Re-Insurance

PartnerRe posts $497m first-quarter profit

  • Emmanuel Clarke: CEO of PartnerRe

Bermudian-based global reinsurer PartnerRe Ltd has reported net income of $497 million for the first quarter of 2019, a vast improvement over the $120 million net loss incurred in the first quarter a year ago.

The company, which is owned by Italian investment company Exor, reported a total investment return of $600 million, or 3.6 per cent, driven by $163 million in net realised and unrealised gains on equities and $280 million net realised and unrealised gains on fixed maturities and short-term investments.

Book value grew 7.9 per cent, or 9.3 per cent adjusted for dividends, compared to the end of the previous quarter on December 31, the company said.

Non-life net premiums written for the quarter were up 24 per cent compared to the first quarter of 2018, driven by a 30 per cent increase in the P&C segment, and a 13 per cent increase in the specialty segment.

The non-life underwriting result was a profit of $24 million for the quarter compared to $44 million for the first quarter of 2018. The non-life combined ratio was 97.7 per cent, the company said.

Life and health net premiums written were up 18 per cent in the quarter compared to the first quarter of 2018, primarily driven by organic growth in the life business.

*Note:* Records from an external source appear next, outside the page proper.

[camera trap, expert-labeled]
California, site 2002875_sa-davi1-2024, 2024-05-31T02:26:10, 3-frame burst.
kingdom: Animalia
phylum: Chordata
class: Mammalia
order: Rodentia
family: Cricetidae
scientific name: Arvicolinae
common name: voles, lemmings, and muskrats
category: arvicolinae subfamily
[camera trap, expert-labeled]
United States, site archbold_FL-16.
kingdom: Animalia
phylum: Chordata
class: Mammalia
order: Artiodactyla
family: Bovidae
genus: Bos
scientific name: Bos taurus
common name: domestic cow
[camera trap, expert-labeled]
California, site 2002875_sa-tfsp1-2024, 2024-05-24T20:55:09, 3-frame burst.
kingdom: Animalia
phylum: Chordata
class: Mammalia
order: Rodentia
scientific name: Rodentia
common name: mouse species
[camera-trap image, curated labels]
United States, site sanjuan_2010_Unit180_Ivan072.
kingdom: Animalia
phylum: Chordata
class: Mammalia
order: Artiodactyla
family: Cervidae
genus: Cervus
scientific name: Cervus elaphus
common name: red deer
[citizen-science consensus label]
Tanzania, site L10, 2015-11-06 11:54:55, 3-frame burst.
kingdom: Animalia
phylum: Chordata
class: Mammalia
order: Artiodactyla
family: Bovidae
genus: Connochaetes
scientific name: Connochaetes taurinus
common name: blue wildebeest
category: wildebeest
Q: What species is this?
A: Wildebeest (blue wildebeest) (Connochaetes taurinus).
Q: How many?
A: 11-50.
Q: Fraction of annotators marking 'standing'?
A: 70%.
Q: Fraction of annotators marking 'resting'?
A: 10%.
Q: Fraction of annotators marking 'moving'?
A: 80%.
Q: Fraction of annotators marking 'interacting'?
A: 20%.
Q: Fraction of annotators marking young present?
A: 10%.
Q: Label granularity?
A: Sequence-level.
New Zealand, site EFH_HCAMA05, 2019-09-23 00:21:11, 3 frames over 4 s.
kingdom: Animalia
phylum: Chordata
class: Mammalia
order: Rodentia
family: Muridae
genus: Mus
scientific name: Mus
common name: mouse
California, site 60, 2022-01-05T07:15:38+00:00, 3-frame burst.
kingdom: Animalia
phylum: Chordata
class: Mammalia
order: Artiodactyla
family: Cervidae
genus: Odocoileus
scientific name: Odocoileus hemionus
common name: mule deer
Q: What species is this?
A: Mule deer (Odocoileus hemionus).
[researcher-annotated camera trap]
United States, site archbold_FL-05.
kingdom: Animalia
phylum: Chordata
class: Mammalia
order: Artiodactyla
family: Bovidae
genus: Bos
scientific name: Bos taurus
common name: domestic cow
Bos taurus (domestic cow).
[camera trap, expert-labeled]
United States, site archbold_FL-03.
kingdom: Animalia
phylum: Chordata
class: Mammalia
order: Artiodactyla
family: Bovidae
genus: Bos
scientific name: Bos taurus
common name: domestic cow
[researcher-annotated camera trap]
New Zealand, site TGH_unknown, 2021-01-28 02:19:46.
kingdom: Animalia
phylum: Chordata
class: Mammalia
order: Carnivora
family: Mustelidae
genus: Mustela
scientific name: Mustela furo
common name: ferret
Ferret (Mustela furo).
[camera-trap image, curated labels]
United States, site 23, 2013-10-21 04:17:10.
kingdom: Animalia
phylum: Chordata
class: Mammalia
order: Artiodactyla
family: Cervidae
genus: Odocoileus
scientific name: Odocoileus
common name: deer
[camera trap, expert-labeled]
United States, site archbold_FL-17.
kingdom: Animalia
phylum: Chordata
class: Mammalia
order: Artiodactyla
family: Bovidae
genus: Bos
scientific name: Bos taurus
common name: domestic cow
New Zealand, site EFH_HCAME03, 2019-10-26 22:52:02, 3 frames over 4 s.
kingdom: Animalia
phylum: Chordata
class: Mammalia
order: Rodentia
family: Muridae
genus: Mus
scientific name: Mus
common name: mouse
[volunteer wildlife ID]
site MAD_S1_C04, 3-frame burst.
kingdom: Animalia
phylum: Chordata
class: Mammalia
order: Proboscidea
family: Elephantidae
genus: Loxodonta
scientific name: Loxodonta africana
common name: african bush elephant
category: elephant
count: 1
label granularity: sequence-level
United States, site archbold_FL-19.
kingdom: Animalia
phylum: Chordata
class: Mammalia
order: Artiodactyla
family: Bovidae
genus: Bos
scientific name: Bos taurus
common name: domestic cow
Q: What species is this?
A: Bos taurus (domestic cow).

Dividends declared and paid to common shareholders for the quarter were $80 million compared to $48 million for the first quarter of 2018, the company said.

Emmanuel Clarke, PartnerRe’s chief executive officer, said: “In the first quarter of 2019, we delivered strong results in our P&C and life and health segments, and in our investments portfolio, while reporting an underwriting loss in our specialty segment, driven by a combination of mid-sized losses and negative reserve development, and where we are undertaking portfolio actions to improve future underwriting performance.

“Positive momentum continued in our April 1 non-life renewals with business production up double-digits on the back of continued improvements in the overall pricing environment, further solidifying the company’s improved underwriting performance outlook for the remainder of the year.”